▶ [Direction]: Copy out the rows starting with the line containing "What is the measured" and going on through the line containing "(184,134), (172,106), (146,105)", leaving out any pictures.

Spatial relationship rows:
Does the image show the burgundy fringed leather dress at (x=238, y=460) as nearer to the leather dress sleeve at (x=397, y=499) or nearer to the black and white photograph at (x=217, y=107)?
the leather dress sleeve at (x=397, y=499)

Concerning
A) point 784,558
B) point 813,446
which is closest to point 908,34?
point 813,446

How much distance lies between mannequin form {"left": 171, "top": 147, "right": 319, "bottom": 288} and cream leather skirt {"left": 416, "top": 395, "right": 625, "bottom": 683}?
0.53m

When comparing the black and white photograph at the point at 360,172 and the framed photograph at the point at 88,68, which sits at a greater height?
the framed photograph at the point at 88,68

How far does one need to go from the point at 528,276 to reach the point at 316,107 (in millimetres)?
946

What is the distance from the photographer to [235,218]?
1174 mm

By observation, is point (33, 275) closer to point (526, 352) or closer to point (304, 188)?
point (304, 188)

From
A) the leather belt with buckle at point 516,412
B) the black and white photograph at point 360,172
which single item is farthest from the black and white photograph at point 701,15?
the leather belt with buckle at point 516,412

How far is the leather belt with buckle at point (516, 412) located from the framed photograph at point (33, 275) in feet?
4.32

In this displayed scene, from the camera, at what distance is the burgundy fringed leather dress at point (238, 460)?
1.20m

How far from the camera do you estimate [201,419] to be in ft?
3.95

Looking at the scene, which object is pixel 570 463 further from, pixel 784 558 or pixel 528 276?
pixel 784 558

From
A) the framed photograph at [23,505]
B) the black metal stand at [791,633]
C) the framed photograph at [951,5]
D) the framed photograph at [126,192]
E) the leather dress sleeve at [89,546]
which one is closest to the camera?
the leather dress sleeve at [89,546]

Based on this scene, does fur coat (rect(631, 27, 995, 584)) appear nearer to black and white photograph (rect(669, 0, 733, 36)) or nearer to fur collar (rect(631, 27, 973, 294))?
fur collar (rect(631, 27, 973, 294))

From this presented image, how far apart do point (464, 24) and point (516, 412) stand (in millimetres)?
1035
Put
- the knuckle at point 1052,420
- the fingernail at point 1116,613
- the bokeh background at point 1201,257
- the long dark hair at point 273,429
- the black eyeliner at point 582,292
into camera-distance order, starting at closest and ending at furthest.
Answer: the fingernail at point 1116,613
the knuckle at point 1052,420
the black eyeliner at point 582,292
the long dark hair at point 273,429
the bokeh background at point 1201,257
--
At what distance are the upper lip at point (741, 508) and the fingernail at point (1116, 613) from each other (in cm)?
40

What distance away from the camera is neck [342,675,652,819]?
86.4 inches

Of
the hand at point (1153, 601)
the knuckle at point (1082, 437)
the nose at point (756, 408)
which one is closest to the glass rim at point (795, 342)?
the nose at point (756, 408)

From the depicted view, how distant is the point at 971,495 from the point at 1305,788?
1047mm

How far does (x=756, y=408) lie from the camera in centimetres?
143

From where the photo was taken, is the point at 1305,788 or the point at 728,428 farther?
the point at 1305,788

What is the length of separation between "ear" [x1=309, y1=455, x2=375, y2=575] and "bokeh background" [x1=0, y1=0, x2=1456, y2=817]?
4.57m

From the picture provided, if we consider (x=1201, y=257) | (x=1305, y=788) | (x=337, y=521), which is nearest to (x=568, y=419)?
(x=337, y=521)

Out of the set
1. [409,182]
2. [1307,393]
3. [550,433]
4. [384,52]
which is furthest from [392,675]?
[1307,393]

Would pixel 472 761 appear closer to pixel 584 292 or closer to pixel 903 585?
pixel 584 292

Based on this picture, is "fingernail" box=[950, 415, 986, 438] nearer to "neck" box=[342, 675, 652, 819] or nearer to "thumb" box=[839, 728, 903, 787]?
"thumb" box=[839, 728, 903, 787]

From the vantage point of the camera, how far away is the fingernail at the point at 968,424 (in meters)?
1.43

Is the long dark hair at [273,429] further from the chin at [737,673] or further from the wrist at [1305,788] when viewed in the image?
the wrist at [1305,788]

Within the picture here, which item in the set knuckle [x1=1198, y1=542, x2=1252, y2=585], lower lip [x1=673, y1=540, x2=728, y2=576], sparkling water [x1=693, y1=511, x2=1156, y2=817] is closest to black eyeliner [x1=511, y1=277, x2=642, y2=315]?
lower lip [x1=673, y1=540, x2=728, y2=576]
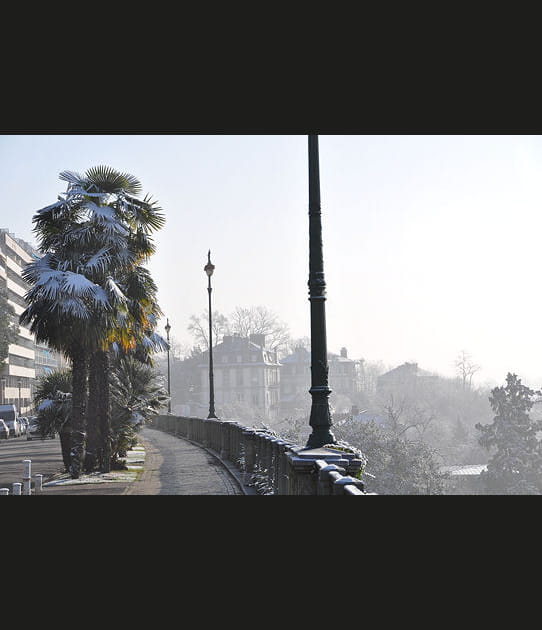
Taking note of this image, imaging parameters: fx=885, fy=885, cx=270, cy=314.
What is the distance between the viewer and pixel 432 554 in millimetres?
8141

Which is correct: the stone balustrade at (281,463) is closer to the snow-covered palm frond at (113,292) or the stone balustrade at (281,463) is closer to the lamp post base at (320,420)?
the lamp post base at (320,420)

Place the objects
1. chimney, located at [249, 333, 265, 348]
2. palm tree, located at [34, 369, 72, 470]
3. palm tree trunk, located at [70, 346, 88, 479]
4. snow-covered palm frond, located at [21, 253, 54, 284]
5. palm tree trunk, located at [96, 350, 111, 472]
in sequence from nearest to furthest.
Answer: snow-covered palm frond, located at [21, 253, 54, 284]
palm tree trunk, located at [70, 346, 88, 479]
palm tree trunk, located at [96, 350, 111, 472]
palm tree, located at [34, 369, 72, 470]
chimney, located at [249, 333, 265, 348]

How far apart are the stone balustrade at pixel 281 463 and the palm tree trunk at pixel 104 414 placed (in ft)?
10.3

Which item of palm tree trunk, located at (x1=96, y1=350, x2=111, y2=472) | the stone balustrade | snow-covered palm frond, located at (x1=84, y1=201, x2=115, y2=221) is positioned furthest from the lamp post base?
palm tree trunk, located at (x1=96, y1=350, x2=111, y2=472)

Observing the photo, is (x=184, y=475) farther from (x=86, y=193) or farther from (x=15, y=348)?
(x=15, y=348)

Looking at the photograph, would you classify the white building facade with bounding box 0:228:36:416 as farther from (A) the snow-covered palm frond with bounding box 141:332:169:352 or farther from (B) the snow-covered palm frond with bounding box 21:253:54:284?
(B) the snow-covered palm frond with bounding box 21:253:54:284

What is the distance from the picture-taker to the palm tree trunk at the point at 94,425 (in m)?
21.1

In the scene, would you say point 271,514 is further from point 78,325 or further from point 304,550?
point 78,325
---
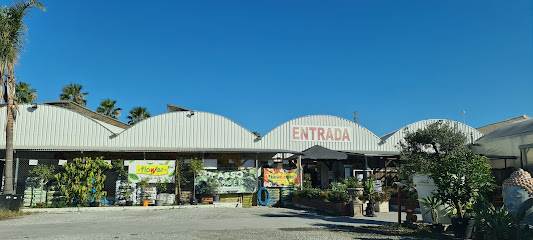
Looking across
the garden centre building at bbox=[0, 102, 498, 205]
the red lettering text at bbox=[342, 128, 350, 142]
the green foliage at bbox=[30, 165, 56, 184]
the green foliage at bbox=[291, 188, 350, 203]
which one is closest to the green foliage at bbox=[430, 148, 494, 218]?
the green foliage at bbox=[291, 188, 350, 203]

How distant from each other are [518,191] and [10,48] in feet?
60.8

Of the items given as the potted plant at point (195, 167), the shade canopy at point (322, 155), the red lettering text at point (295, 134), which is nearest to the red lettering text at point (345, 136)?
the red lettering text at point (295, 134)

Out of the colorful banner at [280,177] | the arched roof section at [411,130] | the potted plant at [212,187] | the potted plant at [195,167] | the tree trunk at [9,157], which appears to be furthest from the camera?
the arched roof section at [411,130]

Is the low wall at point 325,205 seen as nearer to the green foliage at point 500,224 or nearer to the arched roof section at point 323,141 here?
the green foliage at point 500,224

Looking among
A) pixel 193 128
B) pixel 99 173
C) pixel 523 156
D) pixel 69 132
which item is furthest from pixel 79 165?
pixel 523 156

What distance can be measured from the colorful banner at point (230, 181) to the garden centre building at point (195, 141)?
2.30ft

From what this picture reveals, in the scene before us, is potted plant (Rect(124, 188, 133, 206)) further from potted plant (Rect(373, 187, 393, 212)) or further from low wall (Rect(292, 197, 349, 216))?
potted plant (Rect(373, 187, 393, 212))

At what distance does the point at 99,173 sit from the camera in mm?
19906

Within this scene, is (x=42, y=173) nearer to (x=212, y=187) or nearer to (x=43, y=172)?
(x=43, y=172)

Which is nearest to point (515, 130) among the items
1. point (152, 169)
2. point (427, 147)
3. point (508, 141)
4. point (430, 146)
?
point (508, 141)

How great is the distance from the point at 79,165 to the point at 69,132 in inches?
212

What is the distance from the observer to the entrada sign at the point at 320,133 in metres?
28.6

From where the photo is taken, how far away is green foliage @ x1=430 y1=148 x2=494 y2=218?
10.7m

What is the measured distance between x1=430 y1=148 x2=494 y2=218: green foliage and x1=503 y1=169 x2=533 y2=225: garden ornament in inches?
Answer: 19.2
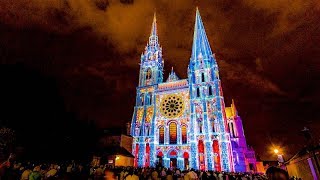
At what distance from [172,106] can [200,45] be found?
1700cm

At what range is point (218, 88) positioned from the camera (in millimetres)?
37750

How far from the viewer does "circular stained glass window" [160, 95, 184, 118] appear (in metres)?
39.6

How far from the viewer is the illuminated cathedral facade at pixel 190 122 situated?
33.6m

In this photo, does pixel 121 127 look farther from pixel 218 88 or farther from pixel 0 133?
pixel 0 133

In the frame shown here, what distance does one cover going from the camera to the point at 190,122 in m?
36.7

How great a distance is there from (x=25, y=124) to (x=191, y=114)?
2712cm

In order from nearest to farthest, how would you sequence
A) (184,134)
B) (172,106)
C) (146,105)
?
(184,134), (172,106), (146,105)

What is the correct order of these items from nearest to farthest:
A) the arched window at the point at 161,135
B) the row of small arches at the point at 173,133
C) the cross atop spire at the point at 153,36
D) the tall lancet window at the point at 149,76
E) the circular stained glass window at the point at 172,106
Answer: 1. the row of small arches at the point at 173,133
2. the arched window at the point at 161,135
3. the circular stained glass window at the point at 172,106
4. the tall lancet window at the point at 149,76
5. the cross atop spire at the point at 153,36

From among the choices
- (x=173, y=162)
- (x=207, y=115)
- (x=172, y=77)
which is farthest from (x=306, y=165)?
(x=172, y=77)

▶ [Response to the task]:
What is the measured distance between x1=430 y1=148 x2=494 y2=218: green foliage and x1=503 y1=169 x2=533 y2=225: garden ornament in inches?
Answer: 19.2
At what distance from [172,106] can [200,45] be found?
1700cm

At what range is point (218, 88) positioned from the camera (in millimetres)?
37750

How far from the viewer does "circular stained glass window" [160, 95, 184, 118] appear (in metres)?
39.6

How far from the viewer is the illuminated cathedral facade at pixel 190 122 situated?
33.6m

In this photo, does pixel 121 127 look farther from pixel 218 88 or farther from pixel 0 133?
pixel 0 133

In the frame shown here, what distance does one cover going from the camera to the point at 190,122 in m?
36.7

How great a distance is there from (x=25, y=124) to (x=191, y=114)?
2712cm

In order from nearest to farthest, how would you sequence
A) (184,134)
B) (172,106)
C) (146,105)
?
(184,134), (172,106), (146,105)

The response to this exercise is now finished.